Poco più di un mese dopo, tutto quell’apparato politico e militare è imploso ovunque, si è letteralmente sbriciolato in men che non si dica nel momento in cui i militari statunitensi -e quelli dei Paesi subalterni della NATO in scia- si sono ritirati dal Paese. Nulla di sorprendente, quanto all’esito, se si seguivano negli anni gli accadimenti. Tolte le poche migliaia di persone che, a vario titolo, avevano collaborato con gli occupanti e i loro governi fantoccio, e le cui immagini di disperata fuga sugli aerei in precipitosa partenza da Kabul vengono rilanciate dalle stazioni televisive internazionali, tolti sporadici scontri, prevalentemente a Kabul, il grosso dei militari si è arreso senza combattere, è passato dall’altra parte, di fronte ad un’avanzata talebana che ha confermato di avere un largo consenso anche tra la popolazione delle città che non erano già sotto il suo controllo.
Ci sono tante questioni da sviscerare non affrontabili in una rete sociale.
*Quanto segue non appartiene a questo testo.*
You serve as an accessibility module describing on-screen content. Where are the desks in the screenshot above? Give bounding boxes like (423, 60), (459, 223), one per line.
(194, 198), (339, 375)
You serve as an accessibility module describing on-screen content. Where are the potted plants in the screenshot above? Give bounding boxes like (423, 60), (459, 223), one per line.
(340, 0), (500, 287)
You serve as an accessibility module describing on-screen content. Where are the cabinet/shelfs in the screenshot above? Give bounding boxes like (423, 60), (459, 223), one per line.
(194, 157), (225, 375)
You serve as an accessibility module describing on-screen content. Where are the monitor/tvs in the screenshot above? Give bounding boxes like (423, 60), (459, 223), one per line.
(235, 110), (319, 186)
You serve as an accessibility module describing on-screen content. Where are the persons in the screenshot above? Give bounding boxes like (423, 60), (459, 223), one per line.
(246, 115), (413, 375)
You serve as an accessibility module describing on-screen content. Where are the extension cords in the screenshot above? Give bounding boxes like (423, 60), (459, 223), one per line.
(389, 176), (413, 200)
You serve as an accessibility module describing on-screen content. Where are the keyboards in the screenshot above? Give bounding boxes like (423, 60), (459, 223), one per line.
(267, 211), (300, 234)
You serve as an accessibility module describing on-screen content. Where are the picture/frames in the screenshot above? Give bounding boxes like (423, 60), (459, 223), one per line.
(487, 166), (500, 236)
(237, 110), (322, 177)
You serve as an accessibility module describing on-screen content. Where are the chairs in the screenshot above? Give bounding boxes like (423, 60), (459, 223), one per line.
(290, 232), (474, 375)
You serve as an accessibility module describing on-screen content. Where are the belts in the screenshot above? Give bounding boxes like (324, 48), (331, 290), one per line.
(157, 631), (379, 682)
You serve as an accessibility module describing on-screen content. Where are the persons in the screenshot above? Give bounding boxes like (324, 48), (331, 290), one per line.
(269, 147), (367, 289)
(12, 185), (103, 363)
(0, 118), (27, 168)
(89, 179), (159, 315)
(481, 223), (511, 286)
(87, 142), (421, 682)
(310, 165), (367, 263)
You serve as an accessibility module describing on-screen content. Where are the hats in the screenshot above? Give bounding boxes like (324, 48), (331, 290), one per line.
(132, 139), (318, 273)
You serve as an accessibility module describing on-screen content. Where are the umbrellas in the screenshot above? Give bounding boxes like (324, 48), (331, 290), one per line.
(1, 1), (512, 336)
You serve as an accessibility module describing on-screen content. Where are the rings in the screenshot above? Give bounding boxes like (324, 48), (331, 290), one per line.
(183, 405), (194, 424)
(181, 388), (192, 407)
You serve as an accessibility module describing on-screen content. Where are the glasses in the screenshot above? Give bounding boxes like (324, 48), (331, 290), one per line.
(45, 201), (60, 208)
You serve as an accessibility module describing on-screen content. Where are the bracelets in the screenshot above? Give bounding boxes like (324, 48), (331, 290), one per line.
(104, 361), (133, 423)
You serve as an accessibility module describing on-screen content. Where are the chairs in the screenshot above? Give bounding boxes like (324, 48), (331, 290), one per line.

Riguardano la narrativa occidentale sulle guerre di civiltà, vettore di interessi economici e/o geopolitici a tutto campo; la valenza delle identità culturali, nazionali e le loro interconnessioni, quando ci sono, con una fede religiosa; i valori e diritti umani, in astratto universali ma poi ‘sentiti’, declinati, concepiti in maniere radicalmente diverse in relazione al pluriverso di culture, il che apre a ‘nodi’ e a considerazioni più approfondite; le ripercussioni negli Stati Uniti, in vista anche delle loro guerre prossime venture; le ricadute geopolitiche nell’area con diversi attori (Cina, Russia, Pakistan, Turchia, Iran in primis) che non potranno essere indifferenti al maturare dei nuovi scenari; il ‘senso’, se di ‘senso’ si può parlare, della politica estera italiana, servile (agli USA in primis, alla UE in scala gerarchica discendente) e di una miseria -solo in quel Paese ventennale- senza fine.